**ESTRATTO DEL DOCUMENTO**
* * * * *

Ogni spettacolo vive e si perfeziona nello sguardo degli spettatori. E in Platonov di Cechov, messo in scena da Il Mulino d’Amleto, gli spettatori sono stati chiamati non solo ad assistere, ma a vivere quella festa che si compie nella residenza estiva di Anna Petrovna, festa che si svolge a sorsi di vodka, la stessa vodka offerta all’ingresso del teatro. Si sa il tempo e lo spazio della festa sono posti fuori dal quotidiano, né più né meno del teatro, offrono uno sguardo sull’abisso dell’anima ed è per questo che gli sguardi degli attori spesso interrogano quelli degli spettatori, fino a cercare una prossimità fisica scendendo in platea. Questo è quanto accade in Platonov, testo giovanile di Cechov, che il regista Marco Lorenzi e il drammaturgo Lorenzo De Iavoco hanno adattato, asciugato facendo emergere l’eco del Cechov dei grandi capolavori: Zio Vanja, Ivanov, Il Gabbiano, Il giardino dei ciliegi, Le tre sorelle.

* * * * *

**IL PROBLEMA**
Prosegui il testo sul Platonov di Cechov, riprendendo subito dopo la sua ultima frase. Le righe riportate di seguito non hanno alcun legame con il testo sul Platonov di Cechov.

Dati archiviati:

* * * * *

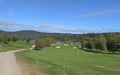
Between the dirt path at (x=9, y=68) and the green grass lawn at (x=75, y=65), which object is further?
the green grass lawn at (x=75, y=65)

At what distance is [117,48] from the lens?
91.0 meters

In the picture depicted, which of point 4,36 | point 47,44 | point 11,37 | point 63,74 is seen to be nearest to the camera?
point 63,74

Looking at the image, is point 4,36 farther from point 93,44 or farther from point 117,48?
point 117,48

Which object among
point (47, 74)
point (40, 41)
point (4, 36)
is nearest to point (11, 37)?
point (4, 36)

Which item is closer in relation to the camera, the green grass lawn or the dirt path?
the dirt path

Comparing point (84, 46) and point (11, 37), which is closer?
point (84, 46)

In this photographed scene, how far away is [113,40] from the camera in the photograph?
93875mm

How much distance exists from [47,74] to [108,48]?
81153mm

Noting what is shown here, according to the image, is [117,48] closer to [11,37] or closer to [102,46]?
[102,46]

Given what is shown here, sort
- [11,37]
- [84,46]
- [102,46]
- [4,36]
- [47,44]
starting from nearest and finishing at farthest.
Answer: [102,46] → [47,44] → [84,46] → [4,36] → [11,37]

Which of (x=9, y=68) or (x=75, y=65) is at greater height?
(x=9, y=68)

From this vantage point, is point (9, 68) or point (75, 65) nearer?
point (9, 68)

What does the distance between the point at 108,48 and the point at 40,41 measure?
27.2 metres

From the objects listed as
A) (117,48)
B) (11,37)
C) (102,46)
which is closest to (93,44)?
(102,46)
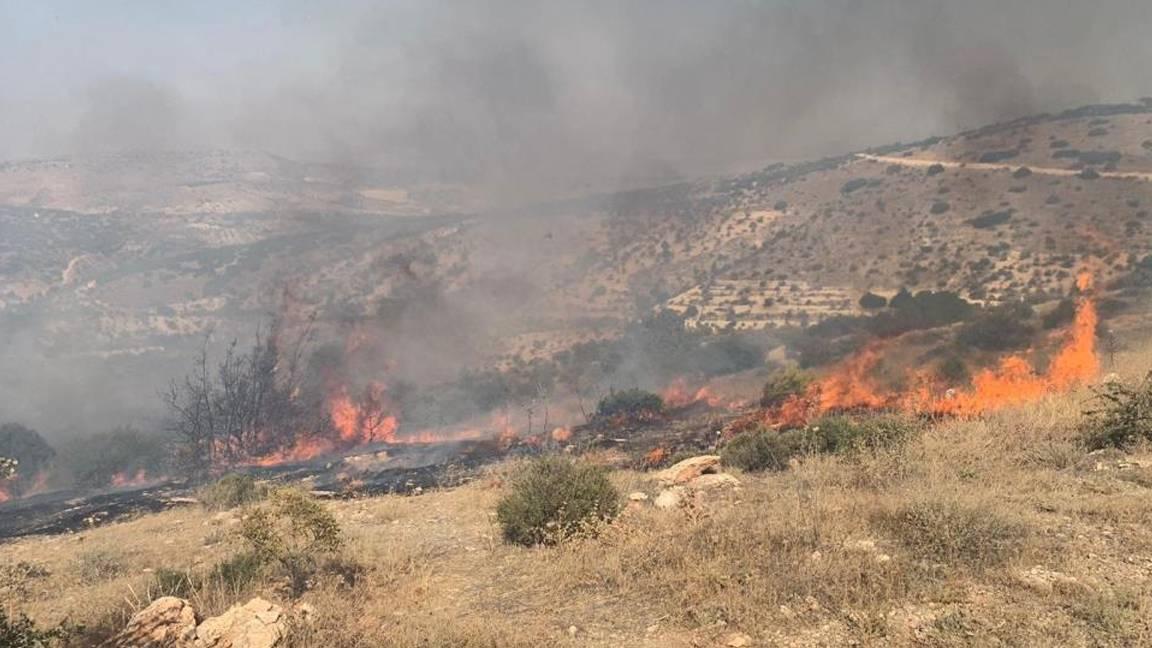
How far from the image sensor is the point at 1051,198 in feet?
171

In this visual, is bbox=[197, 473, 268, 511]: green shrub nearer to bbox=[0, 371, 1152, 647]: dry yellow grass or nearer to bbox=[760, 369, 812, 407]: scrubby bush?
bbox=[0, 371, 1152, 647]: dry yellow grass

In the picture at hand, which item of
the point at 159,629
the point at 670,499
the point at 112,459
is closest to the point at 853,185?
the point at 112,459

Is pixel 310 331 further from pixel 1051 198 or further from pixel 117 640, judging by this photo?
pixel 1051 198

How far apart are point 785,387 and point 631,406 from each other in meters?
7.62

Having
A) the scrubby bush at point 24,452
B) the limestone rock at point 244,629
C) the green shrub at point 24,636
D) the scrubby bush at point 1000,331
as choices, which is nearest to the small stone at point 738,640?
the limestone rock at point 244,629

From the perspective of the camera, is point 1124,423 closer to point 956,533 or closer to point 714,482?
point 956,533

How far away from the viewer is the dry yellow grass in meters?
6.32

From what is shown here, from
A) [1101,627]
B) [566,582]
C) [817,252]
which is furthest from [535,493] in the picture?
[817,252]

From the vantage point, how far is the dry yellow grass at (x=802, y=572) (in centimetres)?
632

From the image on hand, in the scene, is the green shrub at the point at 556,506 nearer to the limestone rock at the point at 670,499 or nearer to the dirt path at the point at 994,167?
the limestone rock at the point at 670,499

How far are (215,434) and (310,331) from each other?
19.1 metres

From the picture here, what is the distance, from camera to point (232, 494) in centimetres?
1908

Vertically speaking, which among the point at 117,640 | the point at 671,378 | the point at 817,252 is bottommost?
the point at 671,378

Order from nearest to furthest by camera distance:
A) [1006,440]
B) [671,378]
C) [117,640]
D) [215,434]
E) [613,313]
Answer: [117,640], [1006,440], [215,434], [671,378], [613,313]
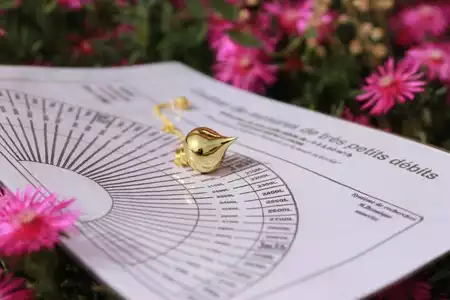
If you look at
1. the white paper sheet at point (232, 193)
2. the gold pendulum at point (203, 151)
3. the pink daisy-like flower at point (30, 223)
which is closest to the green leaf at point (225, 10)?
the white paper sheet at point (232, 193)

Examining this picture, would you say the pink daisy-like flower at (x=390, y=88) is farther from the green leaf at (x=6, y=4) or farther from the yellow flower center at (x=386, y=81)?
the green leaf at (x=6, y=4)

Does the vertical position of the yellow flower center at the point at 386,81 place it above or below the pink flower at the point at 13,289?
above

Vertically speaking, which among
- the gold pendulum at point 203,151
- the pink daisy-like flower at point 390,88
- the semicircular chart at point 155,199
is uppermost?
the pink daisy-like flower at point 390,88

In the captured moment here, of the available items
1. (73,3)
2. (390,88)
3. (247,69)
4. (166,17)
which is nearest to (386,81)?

* * * * *

**RISPOSTA SCRITTA**
Platonov è soggetto di infelicità e oggetto della fame di felicità che investe tutti i personaggi. Platonov è alle prese con la vita che avrebbe potuto vivere, è colui che sembra poter promettere o semplicemente incarnare quella realizzazione di felicità, almeno nelle attese degli altri personaggi. Platonov, infatti, è il marito di Sasa (Stefania Medri) e per lei è la felicità, Platonov è l’amico di gioventù di Sof’ja (Barbara Mazzi) che ritrova dopo anni, con cui cerca di recuperare quella relazione mai compiuta. Platonov è atteso come un padre da Vojnicev (Elio D’Alessandro) aspirante regista, figura che anticipa Kostja del Gabbiano. E ancora Porfirji (Stefano Braschi) è innamorato e rifiutato da Anna, così come il figlio (Angelo Tronca) è un giovane medico inadatto e insoddisfatto della sua professione. Mentre Osip, ladro e assassino, interpretato da Yuri d’Agostino, ha qualcosa di istintuale che mette con le spalle al muro Platonov.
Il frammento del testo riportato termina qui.